Consegna 1
Secondo il brano sul G20, qual è l'aliquota minima fissata dalla Global minimum tax?
Consegna 2
Elenca tutte le percentuali e tutti gli anni che compaiono nel brano sul G20.
Consegna 3
Prosegui il brano sul G20 a partire dall'ultima frase riportata.

Brano da leggere
G20: passa la tassa minima per i big dell’economia mondiale e c’è unità sull’obiettivo di vaccinare contro il Covid il 70% del mondo entro il 2022, ma le trattative sulla lotta al riscaldamento sono ancora tutte in salita: in base alle prime bozze del documento finale del summit, sarebbe stata addirittura cancellata la scadenza del 2050 per un mondo a emissioni zero

CHE COSA E’ LA GLOBAL MINIMUM TAX

La Global minimum tax (tassa minima di almeno il 15%) al centro dell’accordo di Roma è un’imposta che mira a garantire più equità per le multinazionali. Ovvero creare maggiore corrispondenza tra i Paesi in cui vengono realizzati gli introiti e quello in cui si pagano le tasse.

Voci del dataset

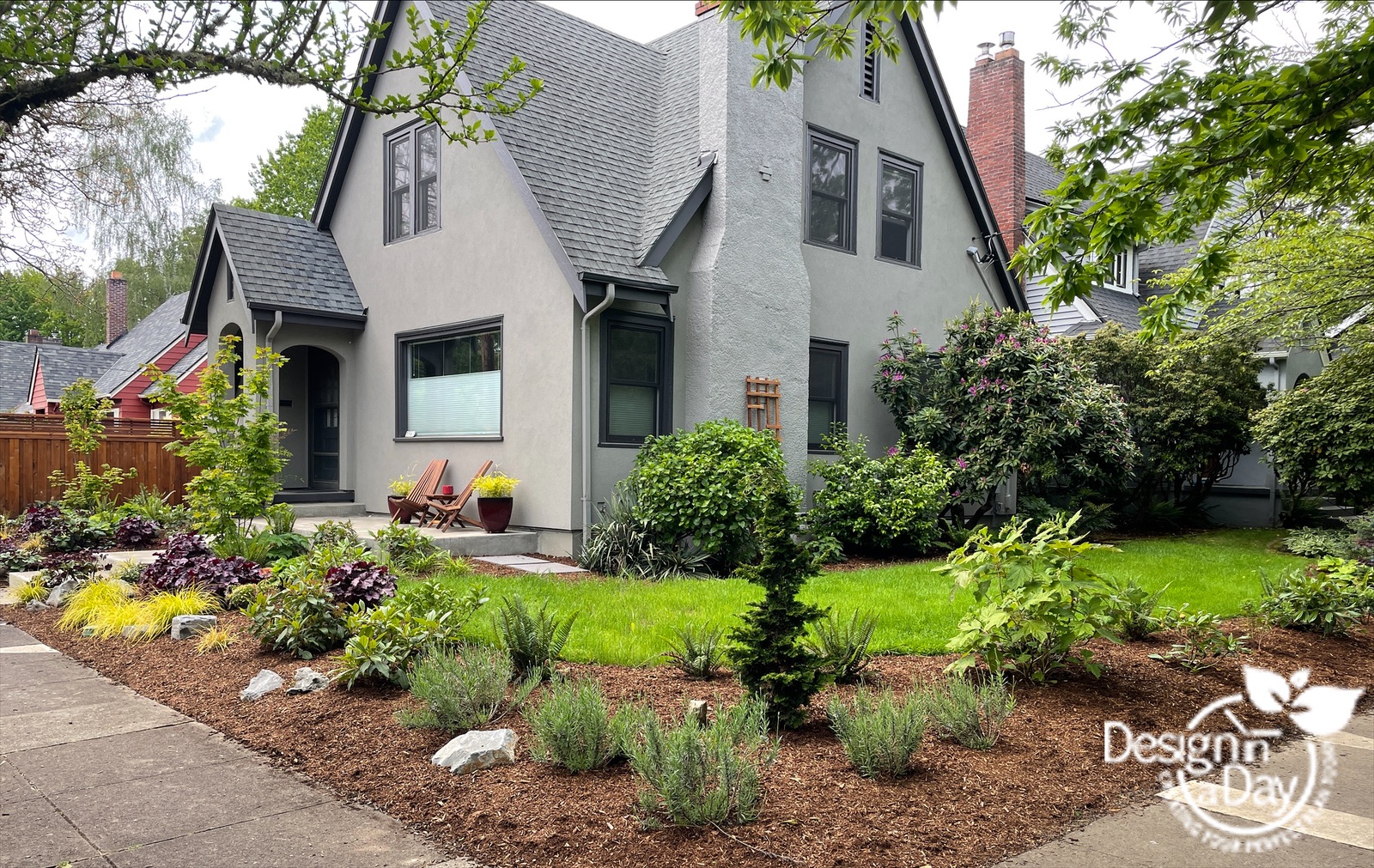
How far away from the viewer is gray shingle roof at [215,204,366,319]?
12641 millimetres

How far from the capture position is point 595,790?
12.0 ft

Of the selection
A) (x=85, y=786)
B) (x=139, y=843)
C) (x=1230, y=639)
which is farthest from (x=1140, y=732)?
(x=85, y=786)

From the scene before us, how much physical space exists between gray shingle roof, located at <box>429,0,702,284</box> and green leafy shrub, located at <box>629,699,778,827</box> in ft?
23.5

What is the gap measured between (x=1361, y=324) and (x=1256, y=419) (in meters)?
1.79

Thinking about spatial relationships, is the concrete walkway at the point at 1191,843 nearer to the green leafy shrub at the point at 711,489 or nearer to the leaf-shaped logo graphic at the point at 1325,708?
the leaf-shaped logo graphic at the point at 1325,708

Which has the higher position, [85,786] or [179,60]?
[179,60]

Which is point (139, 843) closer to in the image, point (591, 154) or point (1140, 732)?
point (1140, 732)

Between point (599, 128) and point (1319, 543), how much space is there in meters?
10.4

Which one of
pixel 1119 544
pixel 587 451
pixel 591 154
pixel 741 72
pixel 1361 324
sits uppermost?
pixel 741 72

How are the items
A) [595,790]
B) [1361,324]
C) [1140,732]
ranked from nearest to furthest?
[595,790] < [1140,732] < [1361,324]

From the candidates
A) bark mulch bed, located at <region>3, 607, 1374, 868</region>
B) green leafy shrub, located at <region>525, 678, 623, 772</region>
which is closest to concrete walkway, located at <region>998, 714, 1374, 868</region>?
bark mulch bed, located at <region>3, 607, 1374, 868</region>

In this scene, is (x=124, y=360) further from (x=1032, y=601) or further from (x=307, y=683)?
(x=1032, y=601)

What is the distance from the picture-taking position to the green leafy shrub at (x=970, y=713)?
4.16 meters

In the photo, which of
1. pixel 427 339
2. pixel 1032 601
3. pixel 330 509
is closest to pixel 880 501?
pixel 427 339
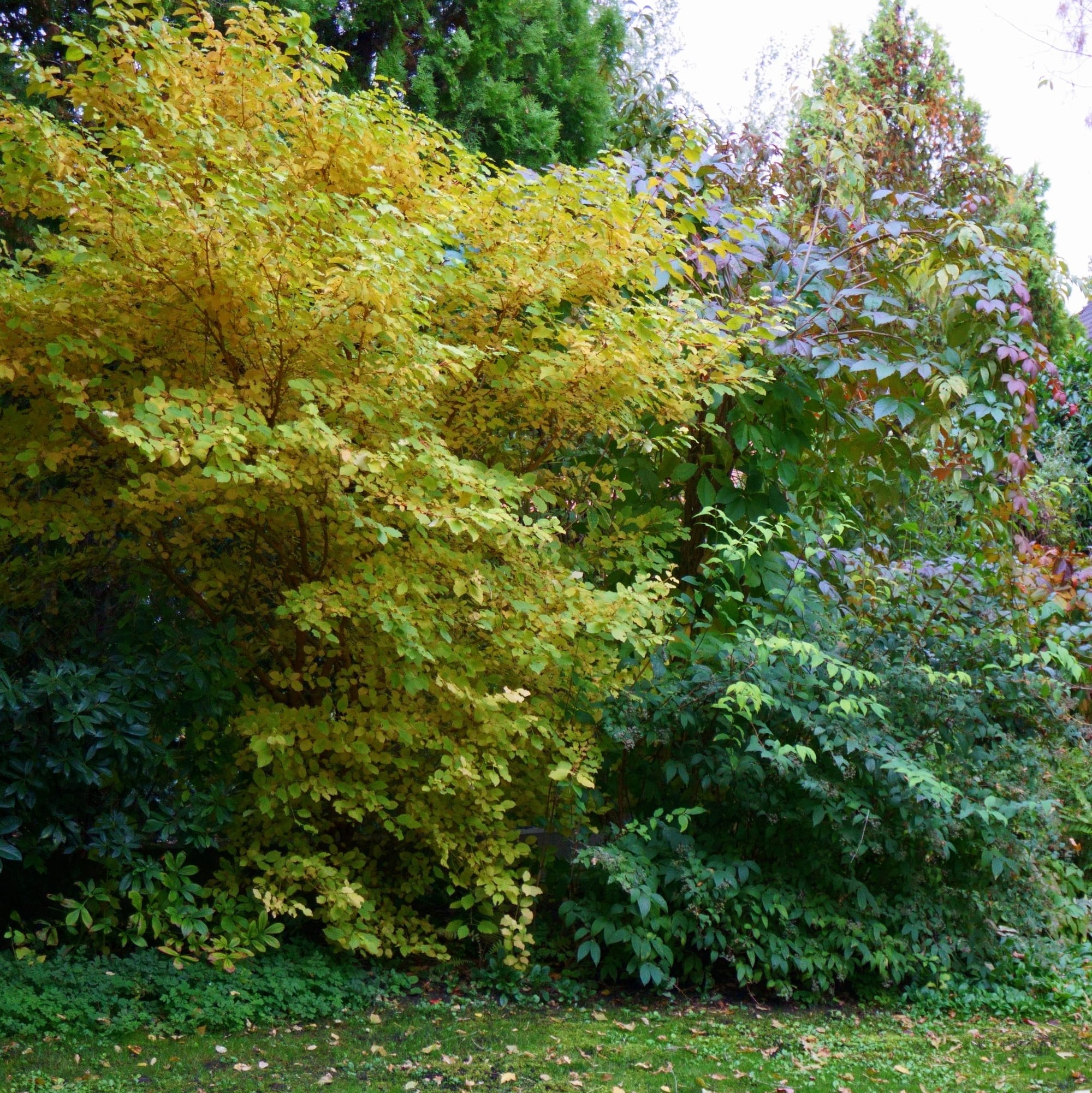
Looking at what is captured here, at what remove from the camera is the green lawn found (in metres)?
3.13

...

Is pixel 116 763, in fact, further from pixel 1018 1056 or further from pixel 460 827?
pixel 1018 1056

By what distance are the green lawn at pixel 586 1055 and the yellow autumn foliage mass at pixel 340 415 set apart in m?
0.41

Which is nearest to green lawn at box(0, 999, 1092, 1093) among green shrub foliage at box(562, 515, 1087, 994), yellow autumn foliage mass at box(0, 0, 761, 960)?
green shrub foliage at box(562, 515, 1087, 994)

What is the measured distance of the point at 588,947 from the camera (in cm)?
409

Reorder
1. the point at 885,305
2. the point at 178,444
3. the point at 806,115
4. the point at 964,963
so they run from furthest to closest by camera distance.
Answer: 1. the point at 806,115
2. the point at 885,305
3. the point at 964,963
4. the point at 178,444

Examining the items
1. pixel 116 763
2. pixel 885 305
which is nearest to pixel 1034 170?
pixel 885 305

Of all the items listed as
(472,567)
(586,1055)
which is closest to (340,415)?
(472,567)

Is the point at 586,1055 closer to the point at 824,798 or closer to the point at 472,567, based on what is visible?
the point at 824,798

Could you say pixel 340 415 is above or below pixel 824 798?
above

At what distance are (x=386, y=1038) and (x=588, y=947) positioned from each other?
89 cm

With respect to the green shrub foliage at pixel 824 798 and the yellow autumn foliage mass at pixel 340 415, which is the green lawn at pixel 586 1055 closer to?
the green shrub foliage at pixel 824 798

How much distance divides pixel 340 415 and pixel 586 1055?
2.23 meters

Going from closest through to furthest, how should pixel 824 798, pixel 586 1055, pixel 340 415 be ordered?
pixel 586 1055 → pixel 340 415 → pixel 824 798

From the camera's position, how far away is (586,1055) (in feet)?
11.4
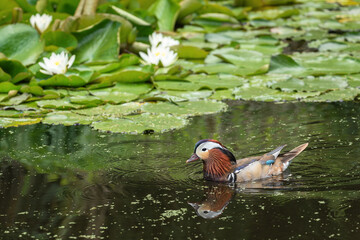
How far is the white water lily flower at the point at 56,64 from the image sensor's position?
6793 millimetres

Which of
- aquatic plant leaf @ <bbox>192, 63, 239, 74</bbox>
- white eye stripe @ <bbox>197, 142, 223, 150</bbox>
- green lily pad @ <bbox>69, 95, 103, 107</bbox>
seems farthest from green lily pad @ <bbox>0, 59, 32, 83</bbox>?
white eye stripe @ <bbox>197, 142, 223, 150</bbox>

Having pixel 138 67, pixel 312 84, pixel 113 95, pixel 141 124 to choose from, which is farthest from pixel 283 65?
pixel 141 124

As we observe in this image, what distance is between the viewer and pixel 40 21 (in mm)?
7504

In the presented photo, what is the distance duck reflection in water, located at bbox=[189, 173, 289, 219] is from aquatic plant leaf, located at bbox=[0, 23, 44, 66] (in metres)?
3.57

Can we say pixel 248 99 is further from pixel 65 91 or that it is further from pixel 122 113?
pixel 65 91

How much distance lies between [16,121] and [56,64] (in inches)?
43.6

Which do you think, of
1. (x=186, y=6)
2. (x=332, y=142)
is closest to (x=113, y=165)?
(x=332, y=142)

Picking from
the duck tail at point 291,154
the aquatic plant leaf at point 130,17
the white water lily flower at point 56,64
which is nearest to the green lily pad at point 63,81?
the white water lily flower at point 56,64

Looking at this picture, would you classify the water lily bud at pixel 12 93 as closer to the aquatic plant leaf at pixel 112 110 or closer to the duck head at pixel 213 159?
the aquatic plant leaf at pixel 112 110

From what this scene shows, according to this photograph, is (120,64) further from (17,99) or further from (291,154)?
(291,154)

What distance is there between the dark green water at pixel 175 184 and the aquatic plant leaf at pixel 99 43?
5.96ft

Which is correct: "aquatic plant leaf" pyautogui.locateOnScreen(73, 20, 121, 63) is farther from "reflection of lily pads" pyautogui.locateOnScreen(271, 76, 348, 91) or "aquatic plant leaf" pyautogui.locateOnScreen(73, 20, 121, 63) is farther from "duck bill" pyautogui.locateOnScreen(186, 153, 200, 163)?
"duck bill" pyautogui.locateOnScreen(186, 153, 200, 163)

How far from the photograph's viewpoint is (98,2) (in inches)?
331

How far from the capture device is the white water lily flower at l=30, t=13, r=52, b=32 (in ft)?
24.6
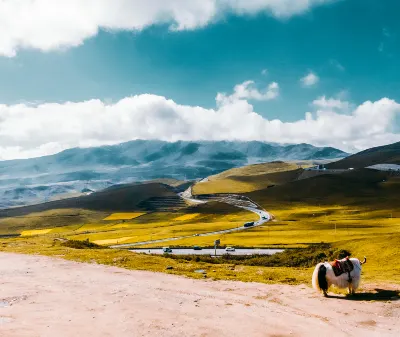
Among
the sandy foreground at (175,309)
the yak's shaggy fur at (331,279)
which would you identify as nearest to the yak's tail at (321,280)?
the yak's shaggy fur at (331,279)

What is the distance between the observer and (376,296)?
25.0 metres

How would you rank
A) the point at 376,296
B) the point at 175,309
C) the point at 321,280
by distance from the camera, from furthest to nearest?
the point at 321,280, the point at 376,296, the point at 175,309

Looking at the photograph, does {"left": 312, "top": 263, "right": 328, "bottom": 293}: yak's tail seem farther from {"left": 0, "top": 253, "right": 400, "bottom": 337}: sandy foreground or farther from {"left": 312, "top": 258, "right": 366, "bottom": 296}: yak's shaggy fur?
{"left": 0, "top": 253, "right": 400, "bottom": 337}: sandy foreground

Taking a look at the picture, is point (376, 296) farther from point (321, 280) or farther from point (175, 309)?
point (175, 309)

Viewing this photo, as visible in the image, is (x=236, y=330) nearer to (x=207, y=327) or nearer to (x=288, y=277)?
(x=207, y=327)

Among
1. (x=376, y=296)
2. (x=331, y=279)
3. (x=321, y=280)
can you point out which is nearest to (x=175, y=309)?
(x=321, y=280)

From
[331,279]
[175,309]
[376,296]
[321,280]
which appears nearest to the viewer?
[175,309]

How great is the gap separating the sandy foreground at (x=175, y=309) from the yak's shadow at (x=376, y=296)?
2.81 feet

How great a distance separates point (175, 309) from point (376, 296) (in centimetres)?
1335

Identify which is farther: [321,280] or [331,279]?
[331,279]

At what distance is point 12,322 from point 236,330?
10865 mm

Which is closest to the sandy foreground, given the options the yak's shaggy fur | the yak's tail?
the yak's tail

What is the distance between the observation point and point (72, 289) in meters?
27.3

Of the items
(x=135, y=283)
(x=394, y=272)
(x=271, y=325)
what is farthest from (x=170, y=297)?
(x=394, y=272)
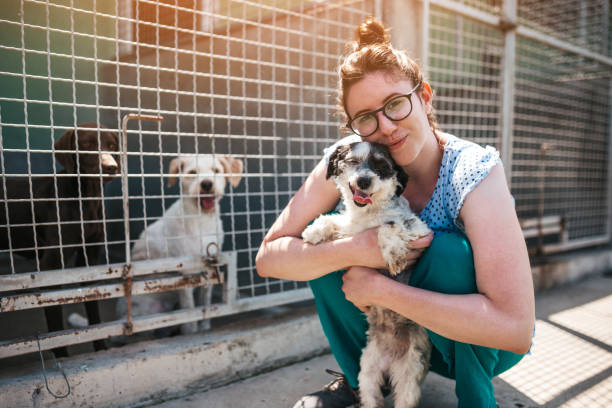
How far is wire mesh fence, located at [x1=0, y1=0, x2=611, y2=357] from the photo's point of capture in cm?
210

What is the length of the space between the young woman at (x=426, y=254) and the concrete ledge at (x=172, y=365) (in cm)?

--

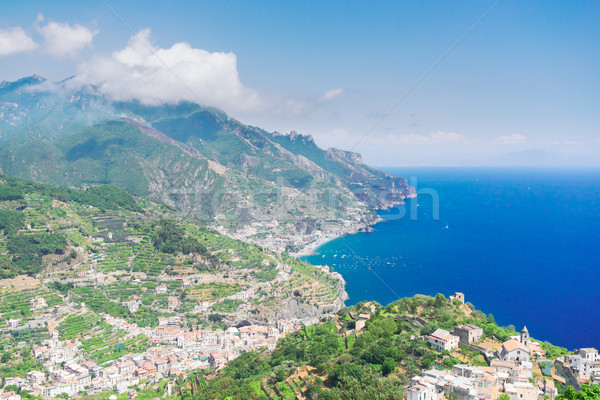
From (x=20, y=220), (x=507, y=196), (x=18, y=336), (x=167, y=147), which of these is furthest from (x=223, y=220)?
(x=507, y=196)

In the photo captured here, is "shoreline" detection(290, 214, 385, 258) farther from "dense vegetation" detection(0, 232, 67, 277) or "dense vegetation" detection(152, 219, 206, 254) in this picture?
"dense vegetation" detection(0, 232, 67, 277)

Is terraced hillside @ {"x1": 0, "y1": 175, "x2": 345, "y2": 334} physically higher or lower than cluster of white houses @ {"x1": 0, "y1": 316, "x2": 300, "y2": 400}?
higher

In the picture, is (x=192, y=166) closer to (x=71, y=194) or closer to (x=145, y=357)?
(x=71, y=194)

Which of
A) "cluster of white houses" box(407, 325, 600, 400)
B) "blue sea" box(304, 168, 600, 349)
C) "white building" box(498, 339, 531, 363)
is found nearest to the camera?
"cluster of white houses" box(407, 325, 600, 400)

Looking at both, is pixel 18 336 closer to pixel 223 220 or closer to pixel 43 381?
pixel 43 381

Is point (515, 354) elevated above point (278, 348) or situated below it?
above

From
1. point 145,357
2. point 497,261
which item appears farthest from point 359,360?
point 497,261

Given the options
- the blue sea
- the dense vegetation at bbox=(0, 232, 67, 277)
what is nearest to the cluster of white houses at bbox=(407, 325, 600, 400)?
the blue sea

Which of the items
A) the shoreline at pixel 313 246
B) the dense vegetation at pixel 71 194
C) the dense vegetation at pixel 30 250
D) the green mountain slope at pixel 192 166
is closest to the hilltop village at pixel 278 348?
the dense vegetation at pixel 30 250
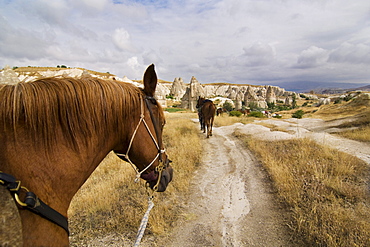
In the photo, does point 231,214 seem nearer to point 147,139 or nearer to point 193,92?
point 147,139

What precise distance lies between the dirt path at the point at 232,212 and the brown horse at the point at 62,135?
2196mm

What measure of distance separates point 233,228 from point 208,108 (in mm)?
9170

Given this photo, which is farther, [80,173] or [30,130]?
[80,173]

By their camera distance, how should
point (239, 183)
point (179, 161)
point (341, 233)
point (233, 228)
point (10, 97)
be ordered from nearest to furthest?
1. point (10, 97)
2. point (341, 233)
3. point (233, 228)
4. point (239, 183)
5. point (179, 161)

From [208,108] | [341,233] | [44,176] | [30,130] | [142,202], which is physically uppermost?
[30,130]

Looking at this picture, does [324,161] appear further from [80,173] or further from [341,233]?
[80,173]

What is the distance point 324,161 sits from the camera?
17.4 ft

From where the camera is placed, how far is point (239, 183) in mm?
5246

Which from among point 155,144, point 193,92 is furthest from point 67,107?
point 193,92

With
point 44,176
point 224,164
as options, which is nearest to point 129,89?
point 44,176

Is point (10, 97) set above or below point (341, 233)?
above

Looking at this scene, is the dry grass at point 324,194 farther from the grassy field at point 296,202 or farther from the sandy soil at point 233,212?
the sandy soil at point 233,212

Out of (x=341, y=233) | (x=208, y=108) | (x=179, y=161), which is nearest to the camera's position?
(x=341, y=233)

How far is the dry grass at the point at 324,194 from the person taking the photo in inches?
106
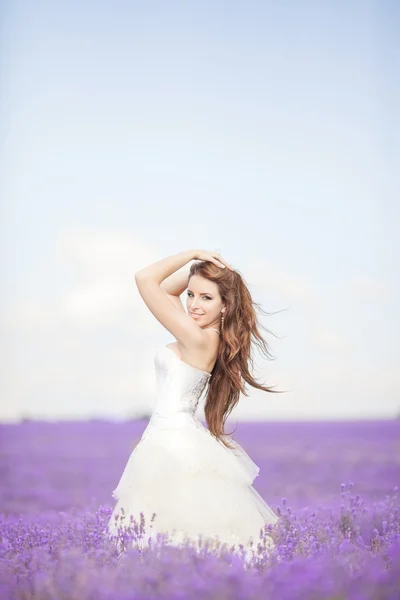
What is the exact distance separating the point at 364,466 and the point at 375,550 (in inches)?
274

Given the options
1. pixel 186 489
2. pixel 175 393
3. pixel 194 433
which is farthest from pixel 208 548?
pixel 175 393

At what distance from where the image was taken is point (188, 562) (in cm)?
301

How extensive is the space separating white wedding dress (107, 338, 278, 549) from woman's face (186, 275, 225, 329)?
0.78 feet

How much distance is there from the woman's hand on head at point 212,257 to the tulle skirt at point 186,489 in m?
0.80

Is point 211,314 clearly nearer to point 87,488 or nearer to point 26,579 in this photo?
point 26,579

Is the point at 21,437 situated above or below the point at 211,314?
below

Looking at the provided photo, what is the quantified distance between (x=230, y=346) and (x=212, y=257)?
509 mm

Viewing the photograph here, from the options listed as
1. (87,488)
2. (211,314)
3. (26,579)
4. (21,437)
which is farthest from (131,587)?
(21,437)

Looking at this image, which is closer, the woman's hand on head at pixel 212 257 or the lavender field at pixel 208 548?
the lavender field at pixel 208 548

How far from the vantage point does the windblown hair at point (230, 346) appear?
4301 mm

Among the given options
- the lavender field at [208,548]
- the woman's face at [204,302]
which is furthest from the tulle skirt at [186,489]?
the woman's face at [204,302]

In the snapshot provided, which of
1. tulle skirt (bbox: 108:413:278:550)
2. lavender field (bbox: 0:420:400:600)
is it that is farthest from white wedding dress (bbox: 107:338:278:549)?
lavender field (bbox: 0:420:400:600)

Risposta 1
Almeno il 15%.

Risposta 2
70%, 2022, 2050, 15%

Risposta 3
IL PRIMO PILASTRO DELLA GLOBAL MINIMUM TAX

Il primo dei due capisaldi riguarda la tassazione di circa cento multinazionali (con entrate superiori ai 20 miliardi di euro) che può avvenire anche negli Stati dove fanno profitti e non solo in quelli in cui hanno la residenza fiscale.

IL SECONDO PILASTRO DELLA GLOBAL MINIMUM TAX

Il secondo prevede che i governi dei Paesi nei quali svolgono attività multinazionali con almeno 750 milioni di fatturato possano applicare una tassa minima di almeno il 15%. A giugno la proposta sulla tassa minima è stata appoggiata dal G7 e ai primi di ottobre ha avuto il via libera da 136 Paesi sui 140 del Quadro Inclusivo Ocse/G20.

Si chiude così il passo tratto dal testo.